I was under the impression that an ssl generated from the synology.me domain(free ddns), did not provide all of the coverage of generating one from a paid and registered domain.

also, what do you mean autoupdate works?

thanks

JuergenAuer · March 22, 2019, 8:44pm

My tool found that certificate ( https://check-your-website.server-daten.de/?q=cloudrancho.kittenmcnuggets.com ):

CN=cloudrancho.synology.me
	22.03.2019
	20.06.2019
expires in 90 days	cloudrancho.synology.me - 1 entry

That's a new Letsencrypt certificate.

But then I tried to check the domain cloudrancho.synology.me - again only timeouts.

mcnugget · March 22, 2019, 8:45pm

oh, sorry, I probably closed the router. i’ll leave it on the rest of the day.

I just just concerned as I had read many posts that the ddns cert was basically only good inside the home network, and that a paid domain should really be used

overall the synology ping looks like the kittenmcnuggets ping…

JuergenAuer · March 22, 2019, 8:54pm

That's not really relevant, it's a Disk, not a website.

The non-www version works, so you can ignore the www-version.

But the certificate with the non-www domain name is new, created today.

mcnugget · March 22, 2019, 8:56pm

yes, I got the ddns/synology cert created this morning. I have been trying to replace it with one based on the paid kmn.com domain… I’m not sure why one went so easily and one refuses…

that’s an amazing tool by the way

This couldn’t have anything to do with it?
“Note: According to Let’s Encrypt policies, the number of email addresses for certificates registrations and the number of certificate requests for a domain are both limited.”
limits

mcnugget · March 23, 2019, 5:38pm

wow, this was rookie mistake i guess.

this was a port fwd problem apparently. i had 80>5000 and 443>5001 setup only, which allowed me to log in remotely to my nas just fine, i thought that should allow lets encrypt to communicate to get the cert. i’m not sure why it had no problem connecting for the ddns cert.
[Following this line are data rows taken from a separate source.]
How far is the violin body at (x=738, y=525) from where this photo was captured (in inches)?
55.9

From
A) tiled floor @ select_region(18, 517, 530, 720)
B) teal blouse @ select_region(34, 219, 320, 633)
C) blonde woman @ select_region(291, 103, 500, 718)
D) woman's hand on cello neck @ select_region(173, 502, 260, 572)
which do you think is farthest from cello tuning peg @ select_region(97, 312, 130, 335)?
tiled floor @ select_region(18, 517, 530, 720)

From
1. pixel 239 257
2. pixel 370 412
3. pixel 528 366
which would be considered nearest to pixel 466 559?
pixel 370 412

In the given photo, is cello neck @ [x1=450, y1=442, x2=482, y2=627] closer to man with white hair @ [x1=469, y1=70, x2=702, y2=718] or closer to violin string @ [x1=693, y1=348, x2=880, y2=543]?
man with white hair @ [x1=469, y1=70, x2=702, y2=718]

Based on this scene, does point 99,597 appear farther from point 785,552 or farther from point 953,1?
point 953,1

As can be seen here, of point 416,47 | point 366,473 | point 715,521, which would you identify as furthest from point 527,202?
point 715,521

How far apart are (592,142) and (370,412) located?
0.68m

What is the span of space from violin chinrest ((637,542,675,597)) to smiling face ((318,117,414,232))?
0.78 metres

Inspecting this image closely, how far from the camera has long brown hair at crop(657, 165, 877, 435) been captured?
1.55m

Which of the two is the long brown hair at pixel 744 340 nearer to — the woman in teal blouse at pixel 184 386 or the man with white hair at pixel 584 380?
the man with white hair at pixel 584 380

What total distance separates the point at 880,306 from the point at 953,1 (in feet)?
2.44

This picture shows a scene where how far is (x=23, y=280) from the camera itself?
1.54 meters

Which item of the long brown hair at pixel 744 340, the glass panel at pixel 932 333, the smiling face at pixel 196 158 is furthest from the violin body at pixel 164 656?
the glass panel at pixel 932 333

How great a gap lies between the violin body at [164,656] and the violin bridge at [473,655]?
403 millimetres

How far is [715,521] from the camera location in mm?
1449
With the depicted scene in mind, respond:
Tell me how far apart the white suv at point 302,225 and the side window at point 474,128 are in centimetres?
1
when i changed rules to 80>80, 443>443, 5000>5000, and 5001>5001, it pulled the paid domain cert just fine. i do have redirect to hppts set in the nas.

after getting it setup, i went back to only having 443>5001, and it seems to be functioning fine. will leaving at this setting prevent the cert from renewing? which of the above rules is the one i have to leave on indefinitely?

also, as an FYI for others, i’m not sure why there are so many posts saying you have to have a paid registered domain that cnames to your free sysnology ddns name, it seems to me that both lests encrypt certs function the same, and the synology cert and address work ok. thanks for the exercise.

system · April 22, 2019, 5:38pm

This topic was automatically closed 30 days after the last reply. New replies are no longer allowed.